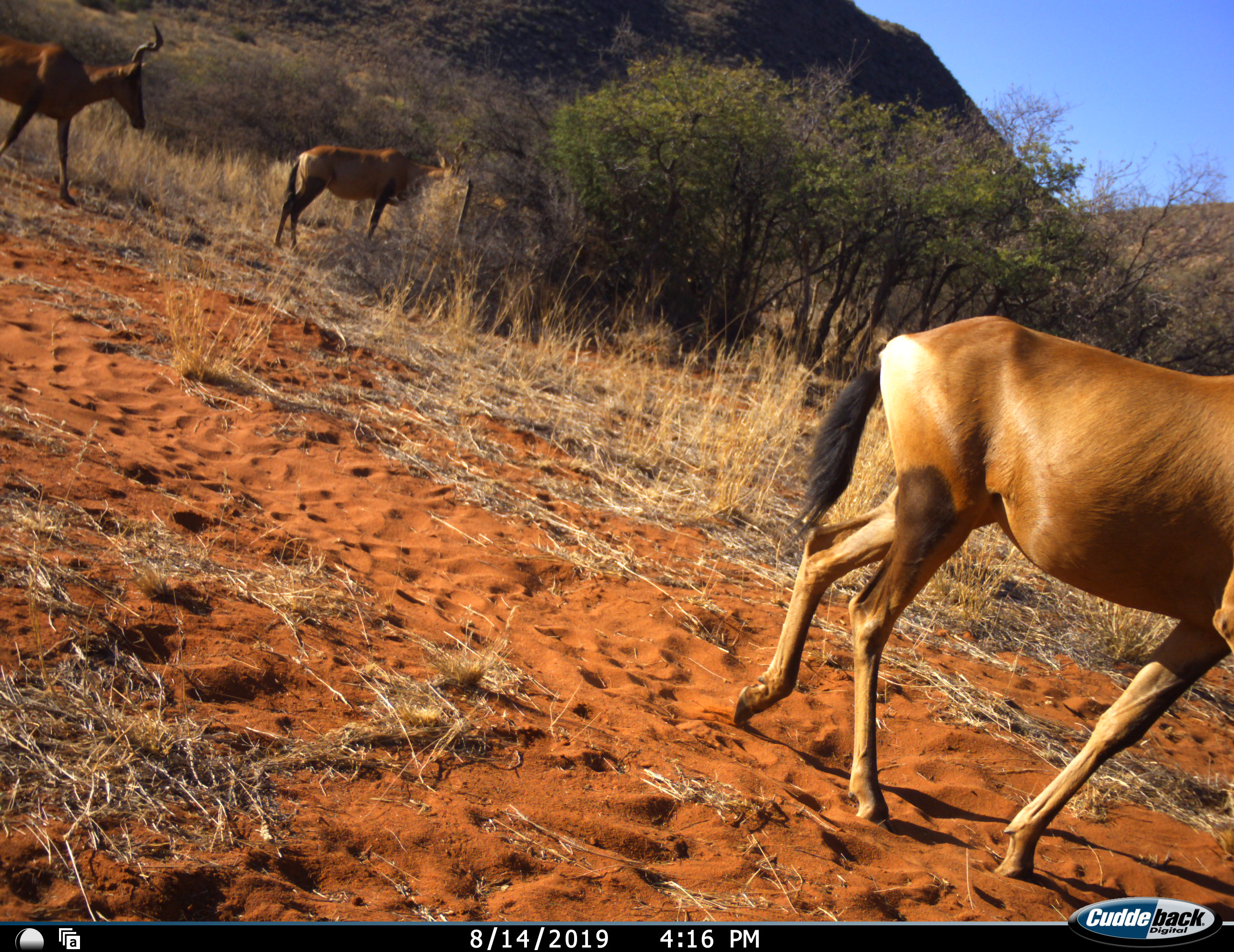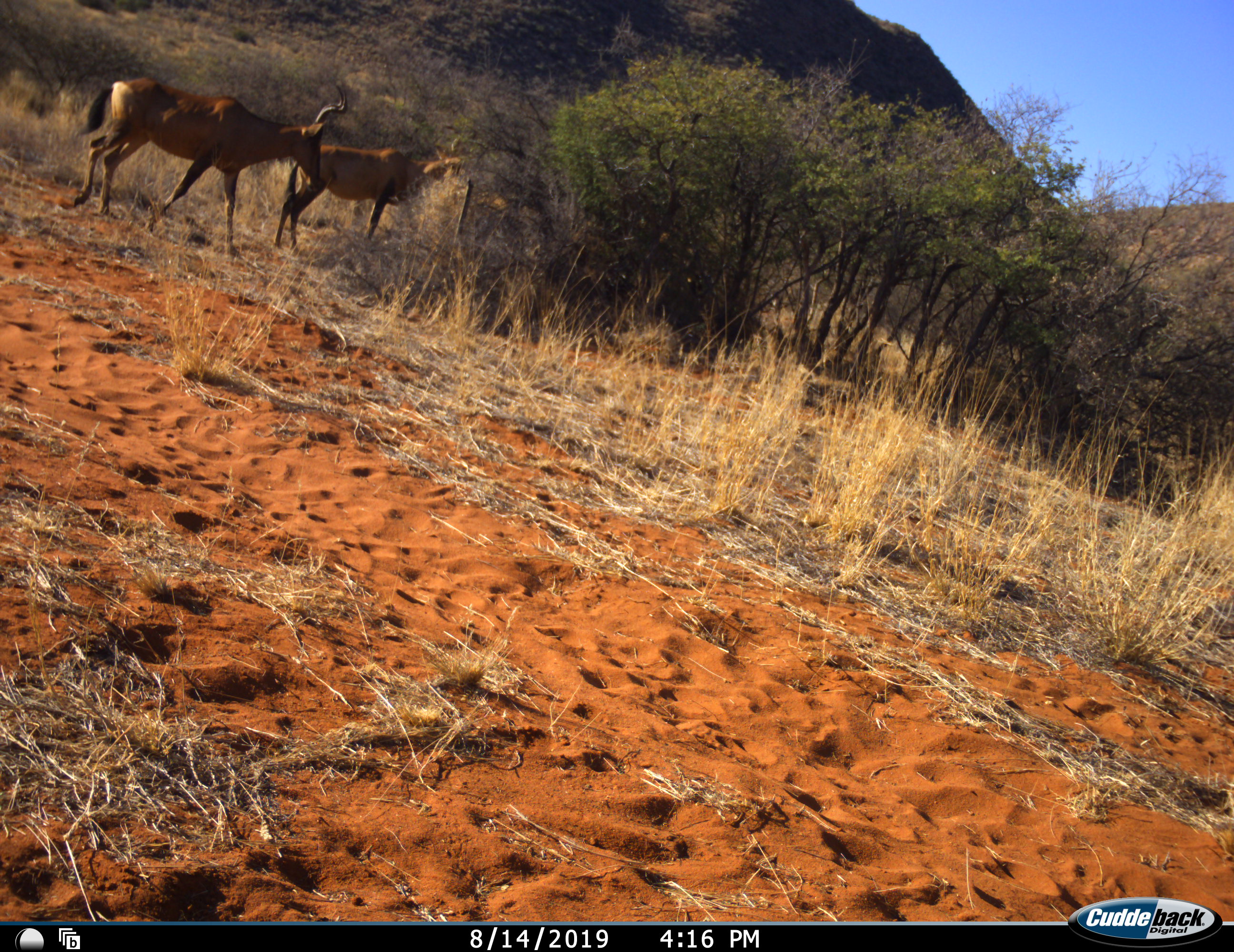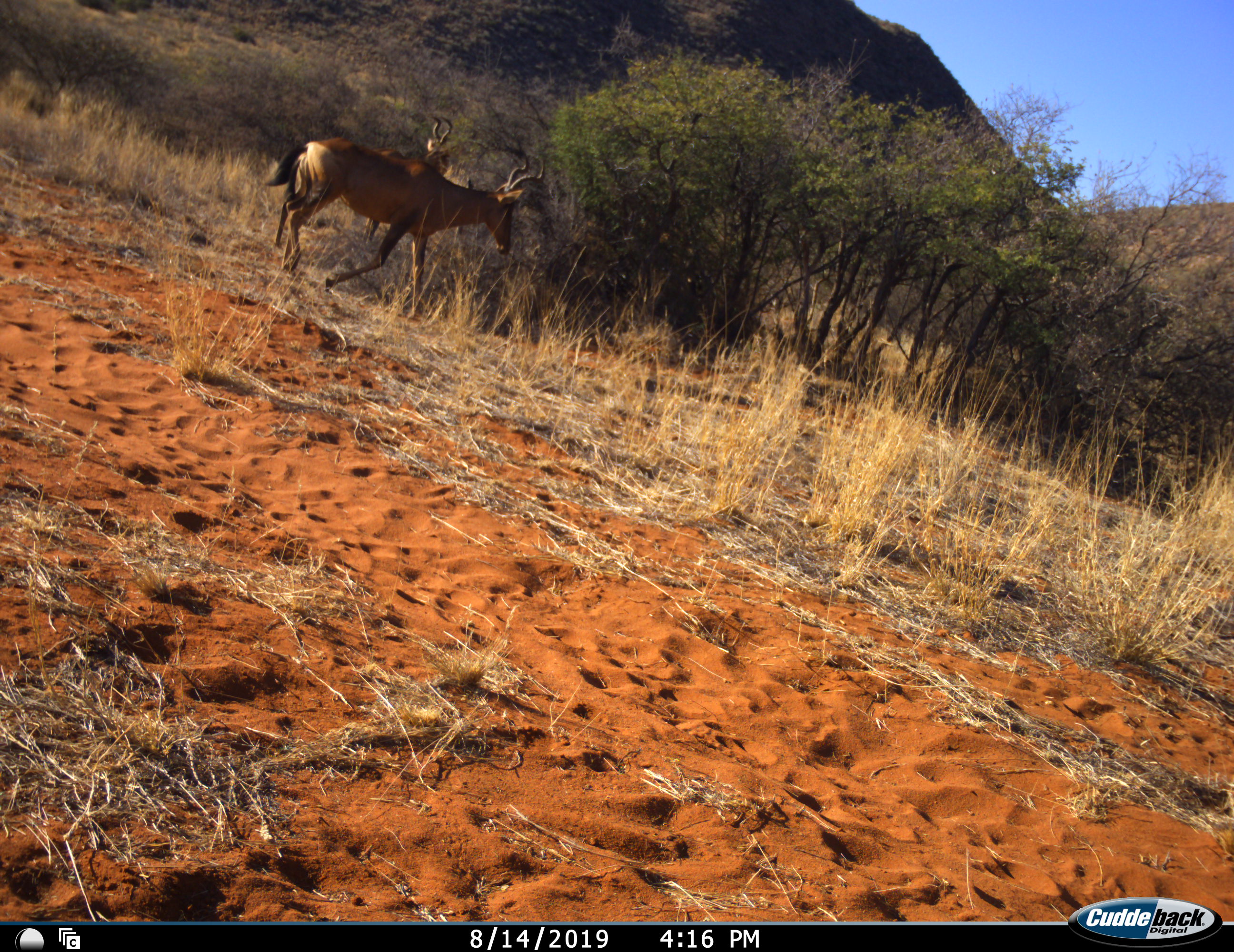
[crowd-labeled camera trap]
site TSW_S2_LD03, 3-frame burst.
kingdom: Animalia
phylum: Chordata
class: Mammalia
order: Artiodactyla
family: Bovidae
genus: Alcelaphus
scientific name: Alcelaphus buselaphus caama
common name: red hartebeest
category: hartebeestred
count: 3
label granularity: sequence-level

☆ ☆ ☆

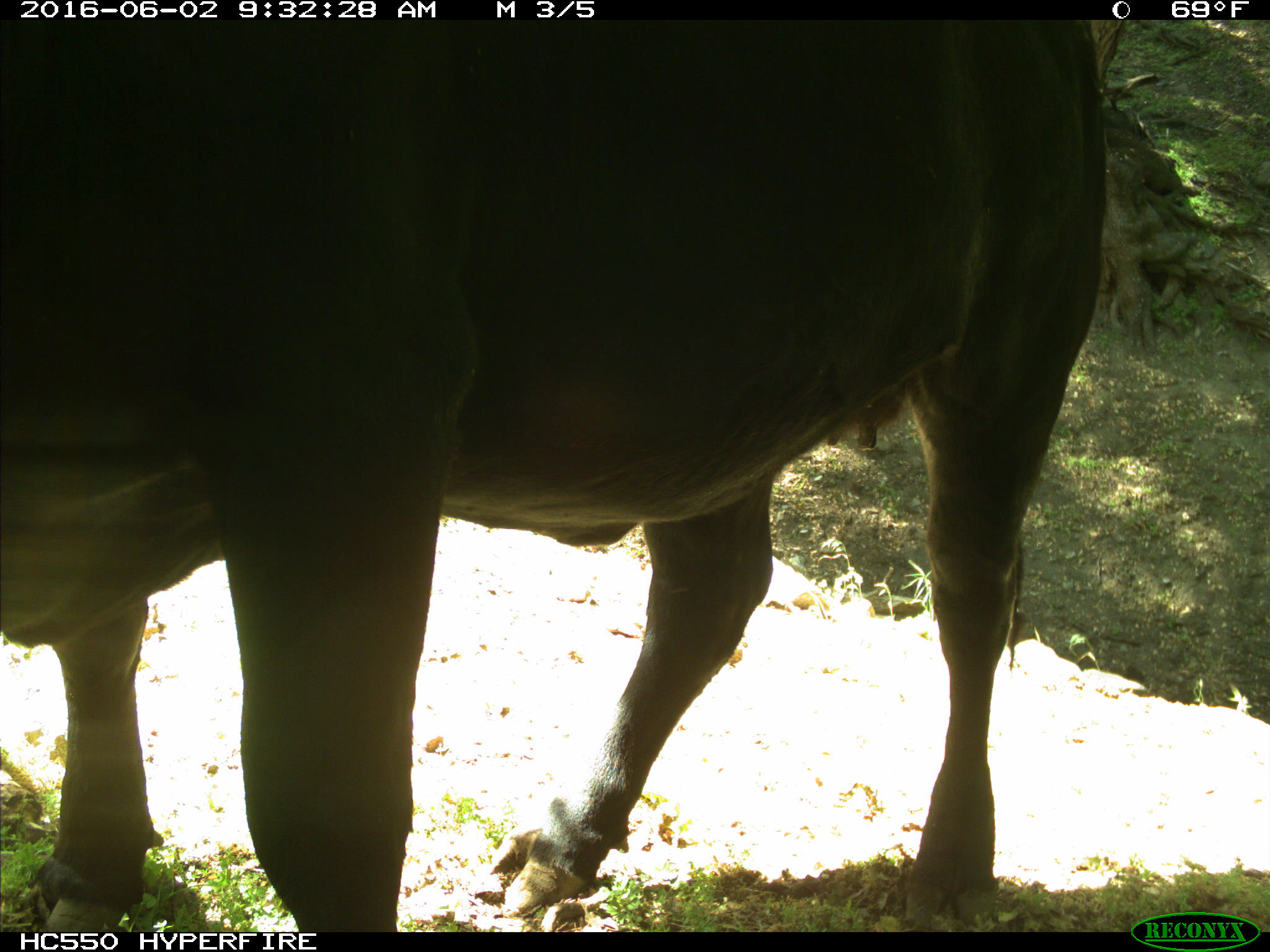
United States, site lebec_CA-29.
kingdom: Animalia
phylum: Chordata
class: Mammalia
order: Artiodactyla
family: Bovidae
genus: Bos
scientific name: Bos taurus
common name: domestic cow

☆ ☆ ☆

:: Task ::
Give again, word for word, every line of the listing above from the one with "[crowd-labeled camera trap]" to the one with "label granularity: sequence-level", both inclusive, and nothing beyond them.

:: Answer space ::
[crowd-labeled camera trap]
site TSW_S2_LD03, 3-frame burst.
kingdom: Animalia
phylum: Chordata
class: Mammalia
order: Artiodactyla
family: Bovidae
genus: Alcelaphus
scientific name: Alcelaphus buselaphus caama
common name: red hartebeest
category: hartebeestred
count: 3
label granularity: sequence-level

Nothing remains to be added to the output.